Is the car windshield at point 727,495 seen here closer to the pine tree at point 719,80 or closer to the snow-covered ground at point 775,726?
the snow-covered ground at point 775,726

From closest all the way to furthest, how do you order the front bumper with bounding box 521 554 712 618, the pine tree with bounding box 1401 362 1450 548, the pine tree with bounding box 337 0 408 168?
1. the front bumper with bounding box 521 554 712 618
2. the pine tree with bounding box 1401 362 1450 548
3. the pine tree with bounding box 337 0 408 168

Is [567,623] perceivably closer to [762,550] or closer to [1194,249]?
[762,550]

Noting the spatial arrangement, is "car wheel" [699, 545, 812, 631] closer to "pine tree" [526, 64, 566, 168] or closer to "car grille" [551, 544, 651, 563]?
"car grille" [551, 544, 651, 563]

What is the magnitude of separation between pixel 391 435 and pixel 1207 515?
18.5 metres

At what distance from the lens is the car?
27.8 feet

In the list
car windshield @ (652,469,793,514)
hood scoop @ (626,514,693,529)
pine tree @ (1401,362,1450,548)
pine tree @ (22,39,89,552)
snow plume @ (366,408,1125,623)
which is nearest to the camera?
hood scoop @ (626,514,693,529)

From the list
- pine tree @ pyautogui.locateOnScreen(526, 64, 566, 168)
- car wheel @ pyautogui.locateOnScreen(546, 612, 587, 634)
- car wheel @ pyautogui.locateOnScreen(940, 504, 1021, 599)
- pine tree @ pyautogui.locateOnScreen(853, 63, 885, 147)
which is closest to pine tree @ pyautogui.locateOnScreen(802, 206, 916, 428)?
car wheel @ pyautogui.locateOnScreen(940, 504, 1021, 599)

...

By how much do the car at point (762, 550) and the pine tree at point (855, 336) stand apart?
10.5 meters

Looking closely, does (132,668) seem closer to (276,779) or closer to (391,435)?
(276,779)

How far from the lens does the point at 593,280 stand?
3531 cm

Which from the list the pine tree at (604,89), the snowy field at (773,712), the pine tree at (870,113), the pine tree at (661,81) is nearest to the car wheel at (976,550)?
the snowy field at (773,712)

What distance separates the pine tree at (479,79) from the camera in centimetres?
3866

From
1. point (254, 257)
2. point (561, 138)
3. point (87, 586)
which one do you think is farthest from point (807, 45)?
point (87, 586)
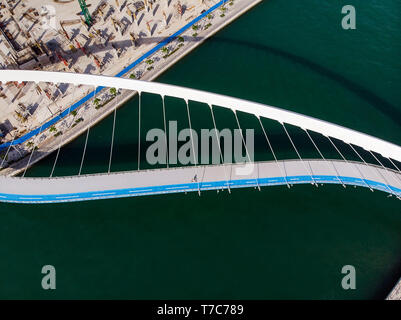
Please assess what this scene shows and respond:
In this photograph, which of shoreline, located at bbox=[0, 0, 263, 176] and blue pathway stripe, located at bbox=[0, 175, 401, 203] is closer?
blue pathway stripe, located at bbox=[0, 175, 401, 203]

==

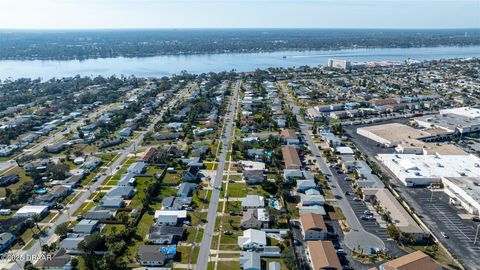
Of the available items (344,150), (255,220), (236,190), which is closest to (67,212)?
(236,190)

* [Set exercise]: Count the lines in the rows above that contain the word "front", and reply with that number alone.

* [Written response]: 2